Task statement —
From the first line to the last, restate the data word for word.

[Plain-text document sources]
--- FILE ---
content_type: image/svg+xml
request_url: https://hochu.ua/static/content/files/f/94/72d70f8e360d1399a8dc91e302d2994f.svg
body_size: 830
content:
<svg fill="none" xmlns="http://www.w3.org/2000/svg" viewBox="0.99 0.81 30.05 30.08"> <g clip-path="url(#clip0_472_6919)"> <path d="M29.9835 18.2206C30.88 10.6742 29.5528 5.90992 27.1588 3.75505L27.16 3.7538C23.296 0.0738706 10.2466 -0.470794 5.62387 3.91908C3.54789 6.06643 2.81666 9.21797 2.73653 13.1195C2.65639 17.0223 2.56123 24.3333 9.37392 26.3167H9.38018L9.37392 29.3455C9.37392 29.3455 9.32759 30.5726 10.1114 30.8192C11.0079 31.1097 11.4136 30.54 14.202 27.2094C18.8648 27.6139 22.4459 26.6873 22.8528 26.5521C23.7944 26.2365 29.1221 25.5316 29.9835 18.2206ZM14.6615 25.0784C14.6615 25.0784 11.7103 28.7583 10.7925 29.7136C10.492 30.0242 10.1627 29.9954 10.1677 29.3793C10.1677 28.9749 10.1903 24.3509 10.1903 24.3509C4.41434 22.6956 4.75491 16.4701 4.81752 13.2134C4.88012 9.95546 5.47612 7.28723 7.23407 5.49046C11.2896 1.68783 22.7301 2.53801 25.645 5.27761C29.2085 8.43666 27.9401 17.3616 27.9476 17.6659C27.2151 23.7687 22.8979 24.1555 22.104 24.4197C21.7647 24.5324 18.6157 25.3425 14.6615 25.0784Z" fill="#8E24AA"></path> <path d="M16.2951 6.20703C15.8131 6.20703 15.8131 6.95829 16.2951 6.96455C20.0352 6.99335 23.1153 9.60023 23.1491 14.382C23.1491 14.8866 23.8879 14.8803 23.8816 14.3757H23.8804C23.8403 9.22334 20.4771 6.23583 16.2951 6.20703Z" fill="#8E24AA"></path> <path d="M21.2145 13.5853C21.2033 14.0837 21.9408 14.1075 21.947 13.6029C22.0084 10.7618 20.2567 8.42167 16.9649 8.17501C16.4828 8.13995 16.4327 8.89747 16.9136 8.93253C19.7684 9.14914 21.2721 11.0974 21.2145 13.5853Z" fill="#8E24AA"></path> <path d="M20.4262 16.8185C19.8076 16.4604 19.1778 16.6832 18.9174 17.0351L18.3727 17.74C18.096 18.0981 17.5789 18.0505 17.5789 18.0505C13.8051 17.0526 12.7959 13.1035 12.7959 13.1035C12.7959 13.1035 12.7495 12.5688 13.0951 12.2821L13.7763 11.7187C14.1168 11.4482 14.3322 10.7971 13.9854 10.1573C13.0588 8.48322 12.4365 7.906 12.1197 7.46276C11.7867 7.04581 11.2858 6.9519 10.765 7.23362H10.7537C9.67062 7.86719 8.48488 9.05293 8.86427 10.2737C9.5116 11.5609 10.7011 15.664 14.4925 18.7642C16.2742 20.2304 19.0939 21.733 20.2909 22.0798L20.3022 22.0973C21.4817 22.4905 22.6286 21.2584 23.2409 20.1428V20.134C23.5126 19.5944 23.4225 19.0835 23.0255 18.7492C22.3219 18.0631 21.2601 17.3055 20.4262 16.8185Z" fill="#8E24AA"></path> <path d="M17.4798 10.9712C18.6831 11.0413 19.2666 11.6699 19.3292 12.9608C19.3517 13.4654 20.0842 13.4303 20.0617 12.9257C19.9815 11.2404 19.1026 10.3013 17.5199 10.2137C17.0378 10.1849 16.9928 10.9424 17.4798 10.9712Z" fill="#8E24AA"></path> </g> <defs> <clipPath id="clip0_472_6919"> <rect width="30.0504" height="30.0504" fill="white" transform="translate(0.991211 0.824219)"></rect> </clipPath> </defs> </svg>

Task result —
--- FILE ---
content_type: image/svg+xml
request_url: https://hochu.ua/static/content/files/f/94/72d70f8e360d1399a8dc91e302d2994f.svg
body_size: 830
content:
<svg fill="none" xmlns="http://www.w3.org/2000/svg" viewBox="0.99 0.81 30.05 30.08"> <g clip-path="url(#clip0_472_6919)"> <path d="M29.9835 18.2206C30.88 10.6742 29.5528 5.90992 27.1588 3.75505L27.16 3.7538C23.296 0.0738706 10.2466 -0.470794 5.62387 3.91908C3.54789 6.06643 2.81666 9.21797 2.73653 13.1195C2.65639 17.0223 2.56123 24.3333 9.37392 26.3167H9.38018L9.37392 29.3455C9.37392 29.3455 9.32759 30.5726 10.1114 30.8192C11.0079 31.1097 11.4136 30.54 14.202 27.2094C18.8648 27.6139 22.4459 26.6873 22.8528 26.5521C23.7944 26.2365 29.1221 25.5316 29.9835 18.2206ZM14.6615 25.0784C14.6615 25.0784 11.7103 28.7583 10.7925 29.7136C10.492 30.0242 10.1627 29.9954 10.1677 29.3793C10.1677 28.9749 10.1903 24.3509 10.1903 24.3509C4.41434 22.6956 4.75491 16.4701 4.81752 13.2134C4.88012 9.95546 5.47612 7.28723 7.23407 5.49046C11.2896 1.68783 22.7301 2.53801 25.645 5.27761C29.2085 8.43666 27.9401 17.3616 27.9476 17.6659C27.2151 23.7687 22.8979 24.1555 22.104 24.4197C21.7647 24.5324 18.6157 25.3425 14.6615 25.0784Z" fill="#8E24AA"></path> <path d="M16.2951 6.20703C15.8131 6.20703 15.8131 6.95829 16.2951 6.96455C20.0352 6.99335 23.1153 9.60023 23.1491 14.382C23.1491 14.8866 23.8879 14.8803 23.8816 14.3757H23.8804C23.8403 9.22334 20.4771 6.23583 16.2951 6.20703Z" fill="#8E24AA"></path> <path d="M21.2145 13.5853C21.2033 14.0837 21.9408 14.1075 21.947 13.6029C22.0084 10.7618 20.2567 8.42167 16.9649 8.17501C16.4828 8.13995 16.4327 8.89747 16.9136 8.93253C19.7684 9.14914 21.2721 11.0974 21.2145 13.5853Z" fill="#8E24AA"></path> <path d="M20.4262 16.8185C19.8076 16.4604 19.1778 16.6832 18.9174 17.0351L18.3727 17.74C18.096 18.0981 17.5789 18.0505 17.5789 18.0505C13.8051 17.0526 12.7959 13.1035 12.7959 13.1035C12.7959 13.1035 12.7495 12.5688 13.0951 12.2821L13.7763 11.7187C14.1168 11.4482 14.3322 10.7971 13.9854 10.1573C13.0588 8.48322 12.4365 7.906 12.1197 7.46276C11.7867 7.04581 11.2858 6.9519 10.765 7.23362H10.7537C9.67062 7.86719 8.48488 9.05293 8.86427 10.2737C9.5116 11.5609 10.7011 15.664 14.4925 18.7642C16.2742 20.2304 19.0939 21.733 20.2909 22.0798L20.3022 22.0973C21.4817 22.4905 22.6286 21.2584 23.2409 20.1428V20.134C23.5126 19.5944 23.4225 19.0835 23.0255 18.7492C22.3219 18.0631 21.2601 17.3055 20.4262 16.8185Z" fill="#8E24AA"></path> <path d="M17.4798 10.9712C18.6831 11.0413 19.2666 11.6699 19.3292 12.9608C19.3517 13.4654 20.0842 13.4303 20.0617 12.9257C19.9815 11.2404 19.1026 10.3013 17.5199 10.2137C17.0378 10.1849 16.9928 10.9424 17.4798 10.9712Z" fill="#8E24AA"></path> </g> <defs> <clipPath id="clip0_472_6919"> <rect width="30.0504" height="30.0504" fill="white" transform="translate(0.991211 0.824219)"></rect> </clipPath> </defs> </svg>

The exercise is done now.